A imagem dessa flor contrasta com os “[...] bondes, ônibus, rio de aço do tráfego” (segundo verso), elementos que representam o progresso, a tecnologia e, em certa instância, os responsáveis pela perda da sensibilidade e do lirismo bastante observada nos tempos modernos.

Essa flor, além disso, é capaz de iludir a opressão, representada, no poema, pela polícia, utilizada pelos opressores para manter o status quo; logo, a flor, ao romper o asfalto, possui a força de uma revolução. Assim, ela simboliza a esperança que, ainda tímida, se ergue contra a alienação e a desumanização oriundas do sistema capitalista, da guerra e da ditadura.

Na oitava estrofe, em que é reforçado o caráter simbólico desse elemento, o sujeito poético garante que se trata, de fato, de uma flor, mesmo que essa não possa ser percebida por sua cor, tampouco por suas pétalas, que não se abrem.
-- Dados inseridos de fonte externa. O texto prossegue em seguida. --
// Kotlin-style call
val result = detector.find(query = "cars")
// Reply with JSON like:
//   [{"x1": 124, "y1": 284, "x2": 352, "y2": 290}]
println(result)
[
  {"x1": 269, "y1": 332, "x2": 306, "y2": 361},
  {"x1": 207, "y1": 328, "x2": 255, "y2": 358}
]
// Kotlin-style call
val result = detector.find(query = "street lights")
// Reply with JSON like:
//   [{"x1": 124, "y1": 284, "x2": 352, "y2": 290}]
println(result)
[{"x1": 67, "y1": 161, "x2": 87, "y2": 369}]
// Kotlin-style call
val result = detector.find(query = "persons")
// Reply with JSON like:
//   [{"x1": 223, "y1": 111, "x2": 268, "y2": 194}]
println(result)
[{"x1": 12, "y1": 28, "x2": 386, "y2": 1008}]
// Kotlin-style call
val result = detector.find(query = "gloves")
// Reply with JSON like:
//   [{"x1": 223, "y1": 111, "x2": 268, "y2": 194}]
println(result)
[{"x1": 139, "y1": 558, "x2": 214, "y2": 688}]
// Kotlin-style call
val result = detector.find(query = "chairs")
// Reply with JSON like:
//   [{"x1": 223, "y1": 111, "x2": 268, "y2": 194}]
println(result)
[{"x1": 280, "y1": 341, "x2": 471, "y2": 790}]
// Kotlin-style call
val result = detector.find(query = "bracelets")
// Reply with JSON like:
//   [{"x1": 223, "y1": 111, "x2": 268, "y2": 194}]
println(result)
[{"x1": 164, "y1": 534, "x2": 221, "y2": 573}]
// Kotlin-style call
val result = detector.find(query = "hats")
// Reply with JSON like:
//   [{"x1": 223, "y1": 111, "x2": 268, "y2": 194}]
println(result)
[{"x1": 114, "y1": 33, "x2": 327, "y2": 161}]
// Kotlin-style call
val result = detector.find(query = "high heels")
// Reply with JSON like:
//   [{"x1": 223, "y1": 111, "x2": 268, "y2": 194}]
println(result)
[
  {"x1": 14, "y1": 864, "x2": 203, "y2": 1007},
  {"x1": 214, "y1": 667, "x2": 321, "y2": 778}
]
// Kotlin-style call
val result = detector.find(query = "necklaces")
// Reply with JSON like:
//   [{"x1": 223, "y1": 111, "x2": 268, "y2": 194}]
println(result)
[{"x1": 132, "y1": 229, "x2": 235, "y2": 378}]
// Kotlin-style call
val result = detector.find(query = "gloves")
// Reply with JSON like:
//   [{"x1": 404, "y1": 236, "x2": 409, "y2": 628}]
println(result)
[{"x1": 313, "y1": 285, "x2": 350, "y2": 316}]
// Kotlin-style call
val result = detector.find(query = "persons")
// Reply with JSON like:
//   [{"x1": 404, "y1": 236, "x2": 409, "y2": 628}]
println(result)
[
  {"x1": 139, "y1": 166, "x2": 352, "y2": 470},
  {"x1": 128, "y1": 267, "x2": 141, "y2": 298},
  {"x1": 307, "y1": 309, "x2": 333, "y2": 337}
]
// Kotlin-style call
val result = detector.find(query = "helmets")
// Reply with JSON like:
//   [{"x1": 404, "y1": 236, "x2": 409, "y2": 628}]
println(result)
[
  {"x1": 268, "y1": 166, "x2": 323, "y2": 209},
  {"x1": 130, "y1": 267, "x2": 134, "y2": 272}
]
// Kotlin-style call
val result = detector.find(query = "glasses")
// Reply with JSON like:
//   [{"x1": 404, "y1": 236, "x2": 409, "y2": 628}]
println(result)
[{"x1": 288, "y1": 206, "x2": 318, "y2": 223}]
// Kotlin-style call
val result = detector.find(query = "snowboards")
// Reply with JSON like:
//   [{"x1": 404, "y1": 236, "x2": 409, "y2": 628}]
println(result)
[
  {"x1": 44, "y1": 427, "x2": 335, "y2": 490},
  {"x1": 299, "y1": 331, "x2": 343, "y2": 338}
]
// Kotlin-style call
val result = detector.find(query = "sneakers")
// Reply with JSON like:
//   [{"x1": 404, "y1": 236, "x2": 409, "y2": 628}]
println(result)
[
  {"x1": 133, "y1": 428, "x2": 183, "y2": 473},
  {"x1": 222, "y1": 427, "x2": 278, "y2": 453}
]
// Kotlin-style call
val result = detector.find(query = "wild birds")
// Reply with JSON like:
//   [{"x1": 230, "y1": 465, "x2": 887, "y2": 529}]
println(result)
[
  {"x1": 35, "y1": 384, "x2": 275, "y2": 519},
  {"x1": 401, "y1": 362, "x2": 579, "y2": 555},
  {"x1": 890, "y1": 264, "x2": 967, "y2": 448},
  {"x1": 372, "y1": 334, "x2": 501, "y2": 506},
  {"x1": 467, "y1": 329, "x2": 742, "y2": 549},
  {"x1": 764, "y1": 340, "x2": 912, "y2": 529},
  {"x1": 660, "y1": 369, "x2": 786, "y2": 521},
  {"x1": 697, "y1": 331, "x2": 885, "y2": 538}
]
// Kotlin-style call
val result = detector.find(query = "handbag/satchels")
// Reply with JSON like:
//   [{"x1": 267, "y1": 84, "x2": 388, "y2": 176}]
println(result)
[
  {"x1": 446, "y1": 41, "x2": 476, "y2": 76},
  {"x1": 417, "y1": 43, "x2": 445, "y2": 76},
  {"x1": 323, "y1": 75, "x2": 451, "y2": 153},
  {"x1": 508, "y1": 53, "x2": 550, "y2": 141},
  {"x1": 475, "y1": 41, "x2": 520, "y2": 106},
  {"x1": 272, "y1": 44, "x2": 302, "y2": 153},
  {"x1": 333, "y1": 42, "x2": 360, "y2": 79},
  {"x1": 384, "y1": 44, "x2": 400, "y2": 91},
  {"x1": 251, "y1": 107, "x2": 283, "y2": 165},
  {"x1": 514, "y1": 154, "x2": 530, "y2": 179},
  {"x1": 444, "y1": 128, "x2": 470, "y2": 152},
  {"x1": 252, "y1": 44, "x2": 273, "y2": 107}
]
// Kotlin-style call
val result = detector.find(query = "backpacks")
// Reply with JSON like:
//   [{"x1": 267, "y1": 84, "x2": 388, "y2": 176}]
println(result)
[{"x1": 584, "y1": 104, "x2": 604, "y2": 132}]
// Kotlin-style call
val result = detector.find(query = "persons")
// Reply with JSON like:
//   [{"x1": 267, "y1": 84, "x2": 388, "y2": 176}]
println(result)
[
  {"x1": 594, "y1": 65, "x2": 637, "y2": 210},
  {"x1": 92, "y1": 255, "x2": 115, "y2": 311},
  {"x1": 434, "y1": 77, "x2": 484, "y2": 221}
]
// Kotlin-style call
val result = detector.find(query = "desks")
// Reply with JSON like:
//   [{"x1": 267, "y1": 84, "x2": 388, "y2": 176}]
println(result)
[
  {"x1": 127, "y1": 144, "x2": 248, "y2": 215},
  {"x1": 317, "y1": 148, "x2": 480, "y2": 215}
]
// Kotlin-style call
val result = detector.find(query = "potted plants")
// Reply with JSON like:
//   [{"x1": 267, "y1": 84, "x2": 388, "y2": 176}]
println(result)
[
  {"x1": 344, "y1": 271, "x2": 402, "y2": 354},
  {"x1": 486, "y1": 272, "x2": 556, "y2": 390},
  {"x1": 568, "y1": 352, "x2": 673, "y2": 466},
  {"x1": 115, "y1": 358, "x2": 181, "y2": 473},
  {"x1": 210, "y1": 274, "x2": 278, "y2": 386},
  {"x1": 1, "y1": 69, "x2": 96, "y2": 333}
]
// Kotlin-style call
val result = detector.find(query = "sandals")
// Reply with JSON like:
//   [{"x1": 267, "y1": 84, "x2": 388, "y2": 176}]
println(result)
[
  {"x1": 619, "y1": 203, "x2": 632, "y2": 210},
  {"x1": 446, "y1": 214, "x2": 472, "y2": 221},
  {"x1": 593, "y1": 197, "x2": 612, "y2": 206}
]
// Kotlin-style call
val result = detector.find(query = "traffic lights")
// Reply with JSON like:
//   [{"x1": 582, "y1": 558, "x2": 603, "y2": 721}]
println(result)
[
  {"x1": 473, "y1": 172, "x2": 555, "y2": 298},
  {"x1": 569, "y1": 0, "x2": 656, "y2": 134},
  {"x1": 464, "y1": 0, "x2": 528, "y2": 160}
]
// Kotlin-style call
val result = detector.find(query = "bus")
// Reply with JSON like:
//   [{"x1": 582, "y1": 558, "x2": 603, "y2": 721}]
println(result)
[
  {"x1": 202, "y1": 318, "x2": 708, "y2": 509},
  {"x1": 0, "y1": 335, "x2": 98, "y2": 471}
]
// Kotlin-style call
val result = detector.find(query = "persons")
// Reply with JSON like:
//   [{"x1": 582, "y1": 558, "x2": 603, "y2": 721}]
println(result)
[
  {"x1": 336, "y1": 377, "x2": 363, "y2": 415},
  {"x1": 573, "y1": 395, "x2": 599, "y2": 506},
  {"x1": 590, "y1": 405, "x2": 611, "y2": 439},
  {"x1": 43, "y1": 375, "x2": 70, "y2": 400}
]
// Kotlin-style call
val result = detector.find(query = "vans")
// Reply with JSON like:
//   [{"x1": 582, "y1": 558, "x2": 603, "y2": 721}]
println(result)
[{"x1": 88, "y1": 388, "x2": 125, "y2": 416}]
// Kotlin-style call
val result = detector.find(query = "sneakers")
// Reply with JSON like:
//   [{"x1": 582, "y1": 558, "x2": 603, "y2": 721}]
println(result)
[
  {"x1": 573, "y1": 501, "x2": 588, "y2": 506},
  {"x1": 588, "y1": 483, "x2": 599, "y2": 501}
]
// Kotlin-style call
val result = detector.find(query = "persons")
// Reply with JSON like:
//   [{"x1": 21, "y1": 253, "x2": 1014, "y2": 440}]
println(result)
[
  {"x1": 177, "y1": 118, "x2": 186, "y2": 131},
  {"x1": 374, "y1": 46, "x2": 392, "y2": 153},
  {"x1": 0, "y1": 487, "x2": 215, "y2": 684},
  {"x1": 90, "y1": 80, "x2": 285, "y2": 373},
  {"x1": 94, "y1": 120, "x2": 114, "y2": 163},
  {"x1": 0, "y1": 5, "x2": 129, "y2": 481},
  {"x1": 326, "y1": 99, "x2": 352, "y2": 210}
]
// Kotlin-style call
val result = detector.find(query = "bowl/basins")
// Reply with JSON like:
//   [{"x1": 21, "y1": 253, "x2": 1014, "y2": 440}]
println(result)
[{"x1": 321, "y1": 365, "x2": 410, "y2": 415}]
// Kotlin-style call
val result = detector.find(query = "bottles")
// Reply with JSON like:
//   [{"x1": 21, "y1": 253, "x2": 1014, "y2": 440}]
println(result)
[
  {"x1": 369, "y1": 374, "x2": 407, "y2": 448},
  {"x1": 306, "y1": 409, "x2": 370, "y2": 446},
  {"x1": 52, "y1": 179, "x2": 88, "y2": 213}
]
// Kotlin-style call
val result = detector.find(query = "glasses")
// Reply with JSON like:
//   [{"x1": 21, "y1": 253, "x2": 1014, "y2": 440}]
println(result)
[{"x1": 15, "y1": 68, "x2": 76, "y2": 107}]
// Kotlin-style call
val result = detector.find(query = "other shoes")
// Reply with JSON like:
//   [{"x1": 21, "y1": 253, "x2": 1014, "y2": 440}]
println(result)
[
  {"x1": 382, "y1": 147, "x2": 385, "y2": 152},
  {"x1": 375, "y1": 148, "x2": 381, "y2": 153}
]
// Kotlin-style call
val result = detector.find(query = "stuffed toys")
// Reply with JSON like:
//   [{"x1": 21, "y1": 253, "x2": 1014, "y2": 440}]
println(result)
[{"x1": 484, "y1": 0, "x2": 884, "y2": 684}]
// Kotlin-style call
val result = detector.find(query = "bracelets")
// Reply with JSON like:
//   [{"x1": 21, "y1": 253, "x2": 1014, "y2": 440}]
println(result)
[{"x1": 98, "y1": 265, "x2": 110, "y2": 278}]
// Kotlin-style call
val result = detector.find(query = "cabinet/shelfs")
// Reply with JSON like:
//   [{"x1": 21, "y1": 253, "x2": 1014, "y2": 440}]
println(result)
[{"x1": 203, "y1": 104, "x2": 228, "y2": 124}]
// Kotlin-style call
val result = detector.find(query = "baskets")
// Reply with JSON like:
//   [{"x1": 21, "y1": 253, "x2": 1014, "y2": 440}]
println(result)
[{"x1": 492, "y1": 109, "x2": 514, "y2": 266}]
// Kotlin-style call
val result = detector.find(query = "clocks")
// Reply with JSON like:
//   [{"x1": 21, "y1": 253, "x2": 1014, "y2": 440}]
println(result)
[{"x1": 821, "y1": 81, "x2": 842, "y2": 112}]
Pode-se notar, ainda, a ênfase que é dada, nas estrofes finais do poema, à feiura da flor, característica que aparece tanto na oitava quanto na nona estrofe do texto. A necessidade de enfatizar esse aspecto explica- -se graças ao fato de a flor representar uma revolução que não ocorre de maneira pacífica e bela. Pelo contrário, a revolução simbolizada na figura da flor ocorre de maneira dura e requer muita luta e muitos confrontos.

Na última estrofe do poema, portanto, vê-se o êxito do sujeito poético em superar a náusea com a ajuda da flor, que, mesmo sendo uma forma insegura, possui uma força incontrolável: a força da revolução.

“A perspectiva revolucionária e a metapoética em A flor e a náusea, de Carlos Drummond de Andrade”, Bárbara Duarte Baioco. In: Primeiros ensaios de literatura : das trovas ao testemunho [recurso eletrónico] / organizado por Isabela Dantas, Andréia Delmaschio e Wallysson Soares. – Vitória, ES : Edifes, 2021.